SET EXERCISE: Write each line out exactly, leaving none out.

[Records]
══════════════════════════════

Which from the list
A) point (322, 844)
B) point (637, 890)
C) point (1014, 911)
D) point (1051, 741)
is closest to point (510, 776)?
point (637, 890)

══════════════════════════════

SOLUTION BELOW:
Which from the list
A) point (322, 844)
B) point (637, 890)
C) point (1014, 911)
D) point (1051, 741)
is closest to point (510, 776)?
point (637, 890)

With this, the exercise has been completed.